Показалось ему – беду проспал. Он уже догадался, где его беда. Заталкивая жёлтые, кручёные ревматизмом ноги в штанины, суетил руками по ширинке и готов был завыть:
«Убил ведь. Дохлый этот... Ну, чересчур же... Ой, сволота, сволота! Не в мои годы по лагерям-то мотаться».
Роман приходил в сознание уже только на короткие паузы. Вталкивал в себя воздух, пока не начинал пузыриться на губах кровавый кашель. Он не слышал, как лязгнул замком и запором комендант, как тот со смертельной тоской, чуть не плача, выругался и шептал: «К доктору, в Заречье... Дык за тебя вить... Сукин ты сы-ы-ын, ваша ить братия на «столыпинке» суд наведеть – кровопи-и-ивцы... А дети-и?». Комендант и сам с каждой секундой всё больше понимал размер катастрофы, и это его «а дети?» развернуло перед ним весь мрак надвигающегося несчастья.
На своей телогрейке волоком тащил он Романа к реке. В лодку занёс на руках. Сел за вёсла, в густом тумане отчалил от берега и зачапал скрипящими в уключинах вёслами.
Роман очнулся, наверное, от холодной сырости тумана, почувствовал, что его качает, увидел светлый воздух перед лицом.
Егор бросил вёсла.
– Парень,– он наклонился к Роману.– Парень, ты того... потерпи.
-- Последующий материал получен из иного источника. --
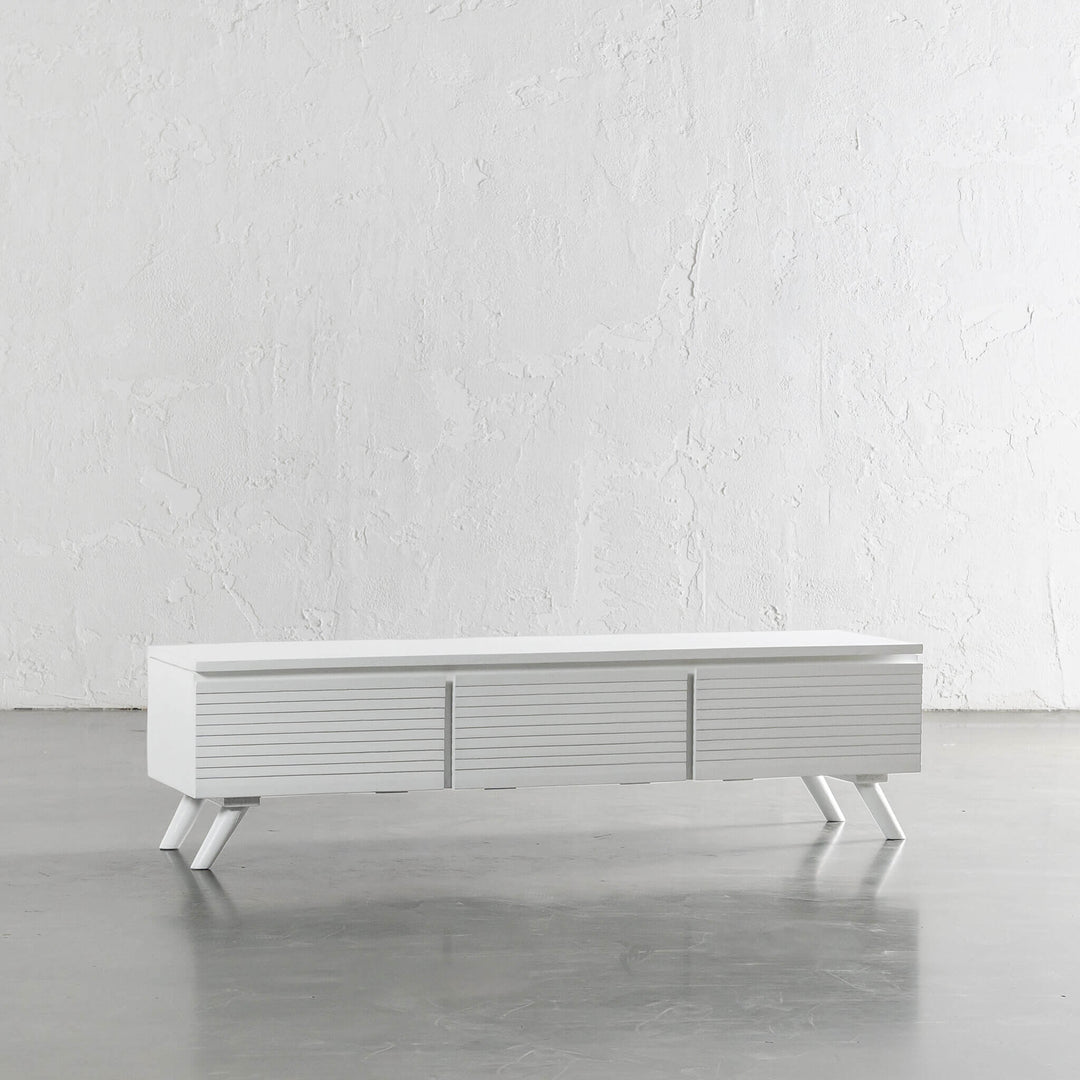 AMARA MID CENTURY TIMBER TV STAND  |  CLOSED 3 DOOR 150CM  |  WHITE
Мы дело исправим,– не те слова лезли на язык, но Егор не мог сразу найти другие слова, какие сейчас нужны.
Этого бессловесного, вчера одного из многих, а сегодня единственного, главного, как наследник, ему страшно захотелось назвать сыном, но он боялся этого слова, потому что это была страшная ложь в его чувствах и страшная правда по сути, потому что он убил сына по положению, в котором оказался – убил завтрашнего себя.
Это ли он понял, или кошмар опустил его на дно лодки, заставил обхватить голову руками, и, раскачиваясь всем телом, он горько-горько заскулил. Роман, приподняв голову на плач, в который уж раз закашлял кровью, размазав ладонью липкую чёрную слюну, посмотрел на ладонь и заклекотал:
– Эк, беда какая... Плачешь, старик?.. Беда наша...– и опрокинулся, задавленный бредовой кучей-малой.
Хрипы в груди сливались со стонами коменданта. Тот будто лежал на Романе и смеялся смехом дружка Мишки; странный смех этот был всхлипывающим и журчащим, как мощное, но плавное течение за бортом.
Лодку в кромешном молоке тумана несло на голый, без единого кустика, песчаный остров. Только обоим в той лодке это было уже неважно.